Recorded data
##########
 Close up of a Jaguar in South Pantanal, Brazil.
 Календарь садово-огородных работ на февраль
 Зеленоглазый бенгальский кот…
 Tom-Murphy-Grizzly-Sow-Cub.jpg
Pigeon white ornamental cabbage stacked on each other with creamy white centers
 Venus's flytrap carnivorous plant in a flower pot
##########
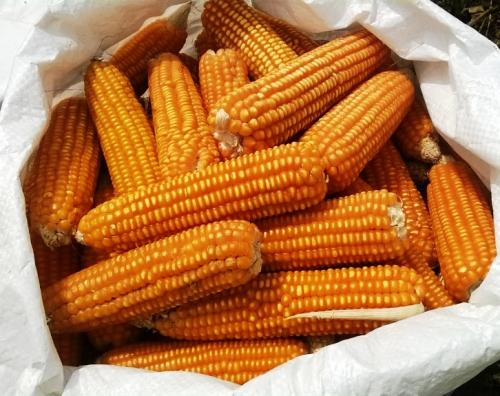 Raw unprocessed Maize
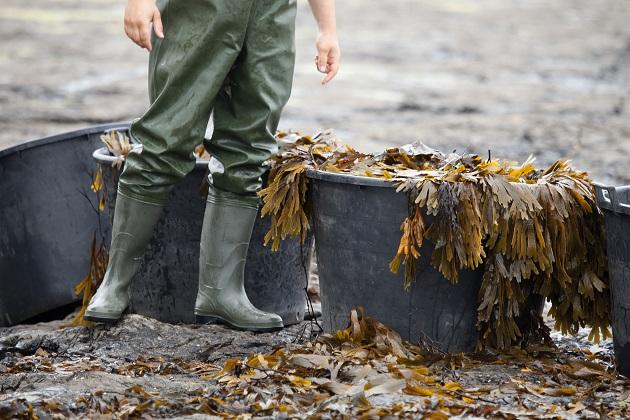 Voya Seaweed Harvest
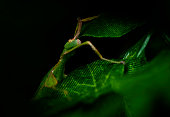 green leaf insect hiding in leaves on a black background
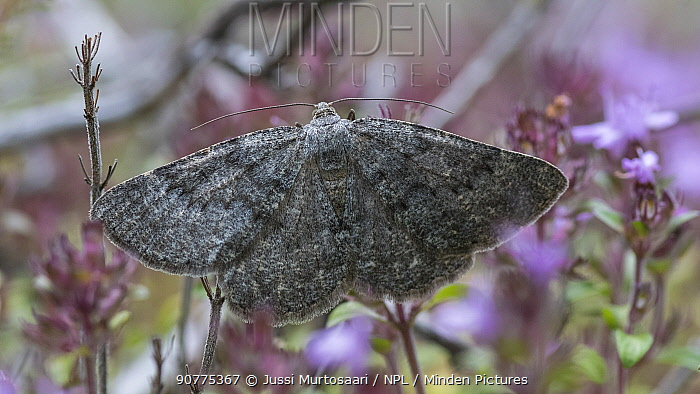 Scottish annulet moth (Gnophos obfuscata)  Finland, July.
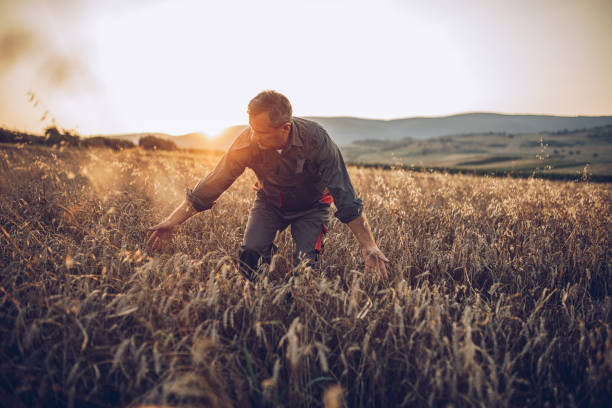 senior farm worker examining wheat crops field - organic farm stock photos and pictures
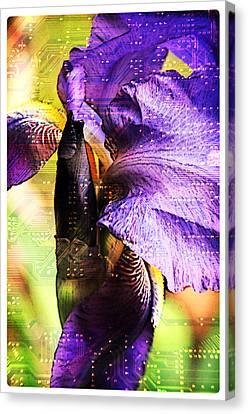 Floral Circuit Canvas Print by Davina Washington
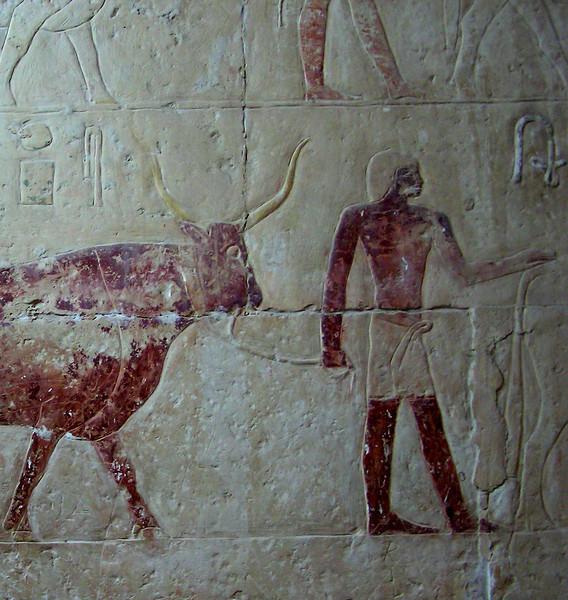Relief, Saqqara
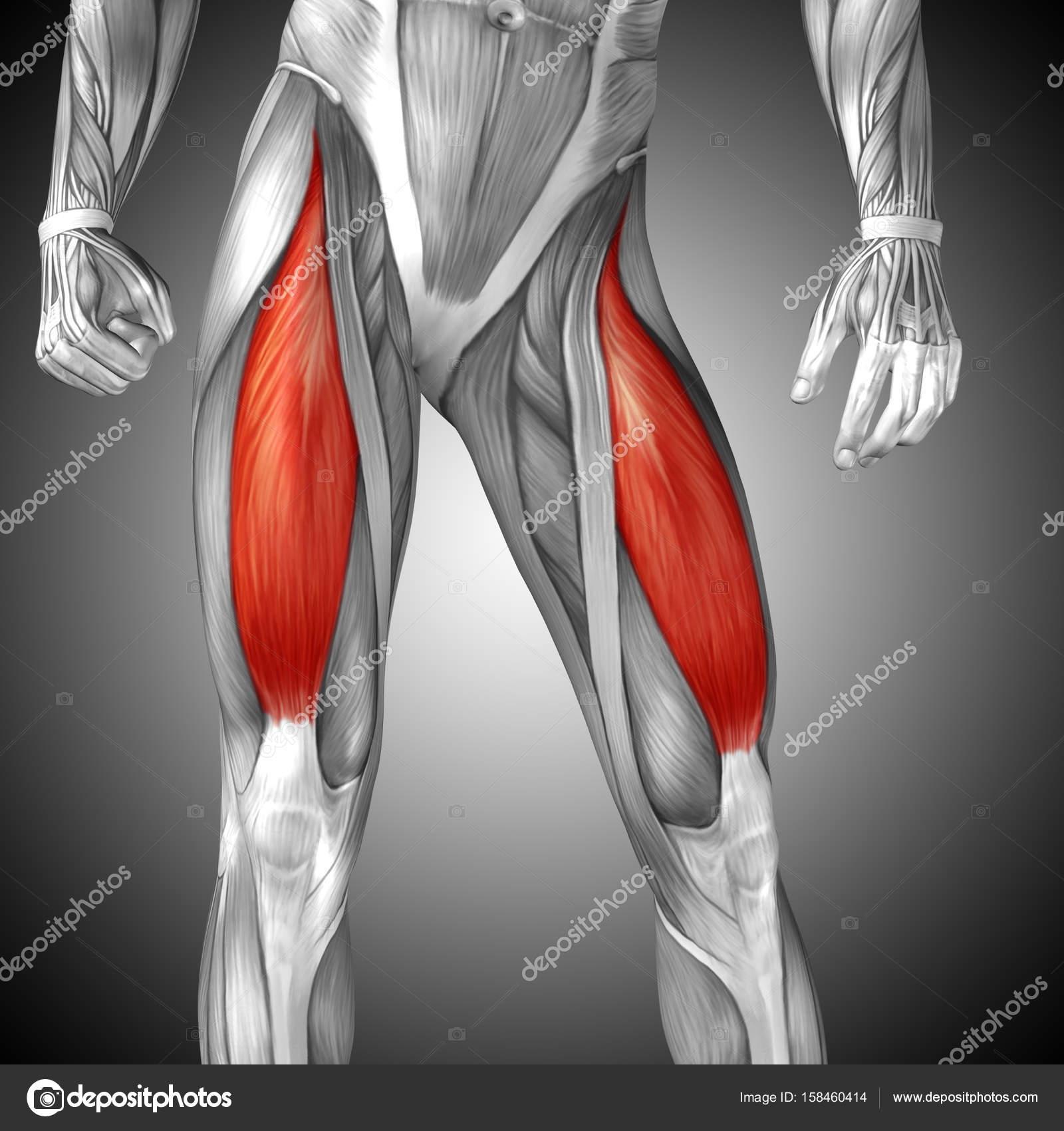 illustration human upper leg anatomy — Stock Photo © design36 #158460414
##########
__EXERCISE REQUIREMENTS__: All that belongs in your answer is the stretch of entries above from the line with "Close up of" through the line with "Venus's flytrap carnivorous", printed exactly.

__RESPONSE TO THIS EXERCISE__:
 Close up of a Jaguar in South Pantanal, Brazil.
 Календарь садово-огородных работ на февраль
 Зеленоглазый бенгальский кот…
 Tom-Murphy-Grizzly-Sow-Cub.jpg
Pigeon white ornamental cabbage stacked on each other with creamy white centers
 Venus's flytrap carnivorous plant in a flower pot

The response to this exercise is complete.